Drinking has been a part of college. . . . [B]ingers ignore those risks, even after they have been told about them.situation But no one has . . . or a failure to understand the nature of the risks.question [So what?] If we can determine why bingers ignore known risks of their actions, we can better understand the psychology of pleasure and happiness that has been a major topic in our class.significance

13.1.4 State Your Claim

Once you state what isn't known or understood and why readers need to know it, readers want an answer:

Drinking has been a part of college. . . . [B]ingers ignore those risks, even after they have been told about them.situation But no one has . . . or a failure to understand the nature of the risks.question [So what?] If we can determine . . . the nature of risk-taking behavior in general.significance This study reports on our analysis of the beliefs of 300 first-year college students. We found that students more likely to binge knew more stories of other student's bingeing, so that they believed that bingeing is far more common than it actually is.claim/answer

If you have reason to hold your claim until the end of your paper, write a sentence to end your introduction that uses the key terms from that claim and that frames what follows but without completely revealing your claim.

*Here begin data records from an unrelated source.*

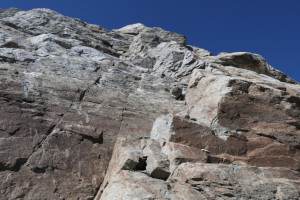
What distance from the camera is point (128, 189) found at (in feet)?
23.9

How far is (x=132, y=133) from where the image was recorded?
12656mm

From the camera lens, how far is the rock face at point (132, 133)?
7.83 metres

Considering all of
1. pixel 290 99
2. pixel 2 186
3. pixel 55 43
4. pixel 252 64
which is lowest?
pixel 2 186

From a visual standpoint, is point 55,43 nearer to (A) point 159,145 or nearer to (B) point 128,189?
(A) point 159,145

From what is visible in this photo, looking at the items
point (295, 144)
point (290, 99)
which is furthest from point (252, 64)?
point (295, 144)

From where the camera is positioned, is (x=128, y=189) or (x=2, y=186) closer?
(x=128, y=189)

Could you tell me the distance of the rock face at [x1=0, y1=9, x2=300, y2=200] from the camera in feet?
25.7

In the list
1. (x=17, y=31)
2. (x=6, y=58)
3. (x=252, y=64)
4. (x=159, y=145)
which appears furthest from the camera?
(x=252, y=64)

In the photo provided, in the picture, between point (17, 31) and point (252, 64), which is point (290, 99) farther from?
point (17, 31)

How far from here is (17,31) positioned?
2117 cm

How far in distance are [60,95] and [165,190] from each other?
841 cm

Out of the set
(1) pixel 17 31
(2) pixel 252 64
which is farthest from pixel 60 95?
(2) pixel 252 64

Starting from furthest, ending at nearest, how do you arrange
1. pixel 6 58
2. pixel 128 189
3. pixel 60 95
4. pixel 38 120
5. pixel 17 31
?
pixel 17 31 < pixel 6 58 < pixel 60 95 < pixel 38 120 < pixel 128 189

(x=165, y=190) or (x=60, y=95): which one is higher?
(x=60, y=95)
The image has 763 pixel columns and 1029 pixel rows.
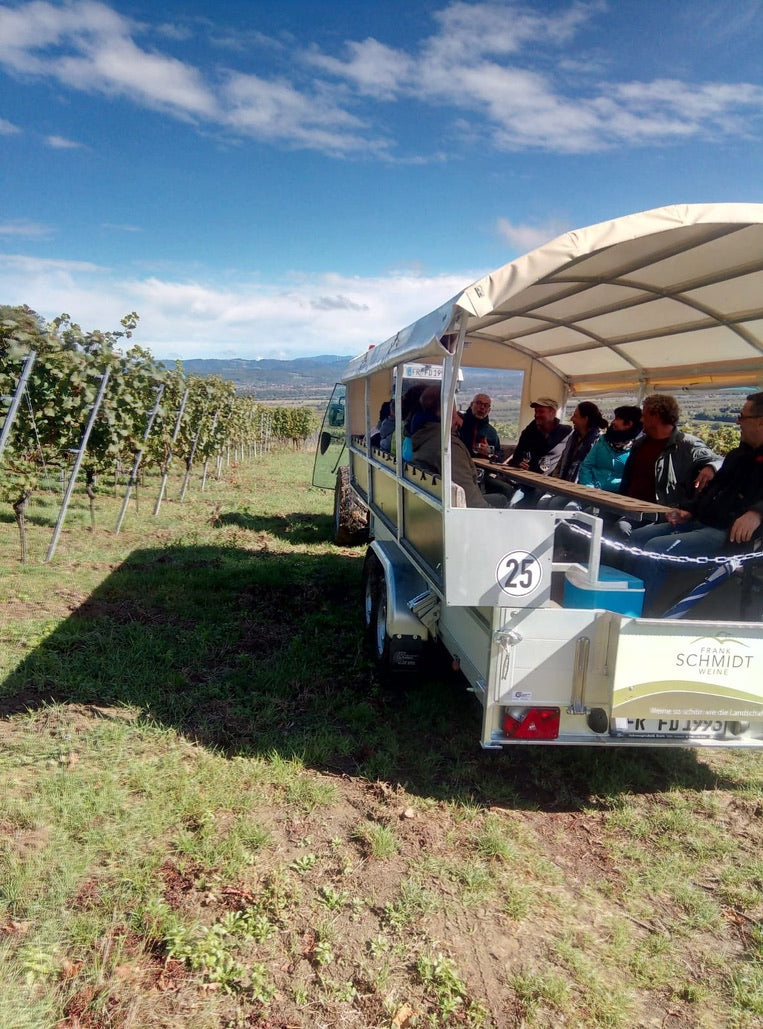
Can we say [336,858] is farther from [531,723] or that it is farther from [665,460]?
[665,460]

Recent research suggests the key to this behavior lies not in bingers' knowledge of risk but in their beliefs about the prevalence of bingeing.promise of claim

Those four steps may seem mechanical, but they constitute the introductions to most research reports in every field, both inside the academic world and out.

QUICK TIP

Model Your Work on What You Read

As you read your sources, especially journal articles, watch for that four-part framework. You will not only learn a range of strategies for writing your own introductions but better understand the ones you read.

13.1.5 Write a New First Sentence

Some writers find it so hard to write the first sentence of a paper that they fall into clichés. Avoid these:

✵ Do not repeat the language of your assignment.

✵ Do not quote a dictionary definition: Webster's defines risk as . . .

✵ Do not try to be grand: For centuries philosophers have debated the burning question of . . . (Good questions speak their own importance.)

If you want to begin with something livelier than prior research, try one or more of these openers (but note the warning that follows):

1. A striking quotation:

“If you're old enough to fight for your country, you're old enough to drink to it.”

2. A striking fact:

A recent study reports that at most colleges three out of four students “binged” at least once in the previous thirty days, consuming more than seven drinks at a sitting. Almost half binge once a week, and those who binge most are not just members of fraternities, but their officers.

3. A relevant anecdote:

When Jim S., president of Omega Alpha, joined his fourth-year fraternity brothers in the State U tradition of “a fifth in your fourth,” by downing most of a fifth of whiskey in less than an hour, he didn't plan to become this year's eighth college fatality from alcohol poisoning.

You can combine all three:

It is often said that “if you're old enough to fight for your country, you're old enough to drink to it.”quotation Tragically, Jim S., president of Omega Alpha, no longer has a chance to do either. When he joined his fourth-year fraternity brothers in the State U tradition of “a fifth in your fourth,” by downing most of a fifth of whiskey in less than an hour, he didn't expect to become this year's eighth college fatality from alcohol poisoning.anecdote According to a recent study, at most colleges three out of four students have, like Jim S., drunk seven drinks at a sitting in the last thirty days. And those who drink the most are not just members of fraternities, but, like Jim S., officers.striking fact

Be sure to include in these openers terms that anticipate the key concepts you'll use when you write the rest of the introduction (and the rest of the paper). In this case, they include old enough, tradition, didn't expect, fatality, alcohol poisoning, three out of four.